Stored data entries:
========

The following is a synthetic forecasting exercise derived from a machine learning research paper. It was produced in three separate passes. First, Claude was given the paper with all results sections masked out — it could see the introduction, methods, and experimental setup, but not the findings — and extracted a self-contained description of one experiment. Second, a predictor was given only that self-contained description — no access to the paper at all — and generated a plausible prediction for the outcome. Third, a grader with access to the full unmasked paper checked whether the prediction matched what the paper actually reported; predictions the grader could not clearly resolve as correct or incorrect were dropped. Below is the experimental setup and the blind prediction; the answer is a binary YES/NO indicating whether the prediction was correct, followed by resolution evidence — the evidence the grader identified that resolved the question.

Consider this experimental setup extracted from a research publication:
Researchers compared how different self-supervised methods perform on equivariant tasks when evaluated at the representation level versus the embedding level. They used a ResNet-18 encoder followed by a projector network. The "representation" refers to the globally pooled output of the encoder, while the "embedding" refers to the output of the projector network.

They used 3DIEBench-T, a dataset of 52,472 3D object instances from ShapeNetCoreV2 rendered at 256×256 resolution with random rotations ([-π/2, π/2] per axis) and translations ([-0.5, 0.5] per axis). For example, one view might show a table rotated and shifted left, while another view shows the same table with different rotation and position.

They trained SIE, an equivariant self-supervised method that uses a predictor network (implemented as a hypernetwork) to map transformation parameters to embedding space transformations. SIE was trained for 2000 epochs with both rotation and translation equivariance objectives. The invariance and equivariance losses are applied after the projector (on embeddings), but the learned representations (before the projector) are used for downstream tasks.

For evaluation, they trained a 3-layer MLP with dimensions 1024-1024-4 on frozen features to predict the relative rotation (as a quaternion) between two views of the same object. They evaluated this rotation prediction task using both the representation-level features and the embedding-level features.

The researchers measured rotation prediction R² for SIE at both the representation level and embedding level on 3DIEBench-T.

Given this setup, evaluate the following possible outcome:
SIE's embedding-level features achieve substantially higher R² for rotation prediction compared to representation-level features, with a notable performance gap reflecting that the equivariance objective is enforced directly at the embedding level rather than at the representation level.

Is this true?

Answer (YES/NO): NO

========

> GOAL OF THE EXERCISE
Reproduce the data. Match each line exactly.

> ANSWER BOX
The following is a synthetic forecasting exercise derived from a machine learning research paper. It was produced in three separate passes. First, Claude was given the paper with all results sections masked out — it could see the introduction, methods, and experimental setup, but not the findings — and extracted a self-contained description of one experiment. Second, a predictor was given only that self-contained description — no access to the paper at all — and generated a plausible prediction for the outcome. Third, a grader with access to the full unmasked paper checked whether the prediction matched what the paper actually reported; predictions the grader could not clearly resolve as correct or incorrect were dropped. Below is the experimental setup and the blind prediction; the answer is a binary YES/NO indicating whether the prediction was correct, followed by resolution evidence — the evidence the grader identified that resolved the question.

Consider this experimental setup extracted from a research publication:
Researchers compared how different self-supervised methods perform on equivariant tasks when evaluated at the representation level versus the embedding level. They used a ResNet-18 encoder followed by a projector network. The "representation" refers to the globally pooled output of the encoder, while the "embedding" refers to the output of the projector network.

They used 3DIEBench-T, a dataset of 52,472 3D object instances from ShapeNetCoreV2 rendered at 256×256 resolution with random rotations ([-π/2, π/2] per axis) and translations ([-0.5, 0.5] per axis). For example, one view might show a table rotated and shifted left, while another view shows the same table with different rotation and position.

They trained SIE, an equivariant self-supervised method that uses a predictor network (implemented as a hypernetwork) to map transformation parameters to embedding space transformations. SIE was trained for 2000 epochs with both rotation and translation equivariance objectives. The invariance and equivariance losses are applied after the projector (on embeddings), but the learned representations (before the projector) are used for downstream tasks.

For evaluation, they trained a 3-layer MLP with dimensions 1024-1024-4 on frozen features to predict the relative rotation (as a quaternion) between two views of the same object. They evaluated this rotation prediction task using both the representation-level features and the embedding-level features.

The researchers measured rotation prediction R² for SIE at both the representation level and embedding level on 3DIEBench-T.

Given this setup, evaluate the following possible outcome:
SIE's embedding-level features achieve substantially higher R² for rotation prediction compared to representation-level features, with a notable performance gap reflecting that the equivariance objective is enforced directly at the embedding level rather than at the representation level.

Is this true?

Answer (YES/NO): NO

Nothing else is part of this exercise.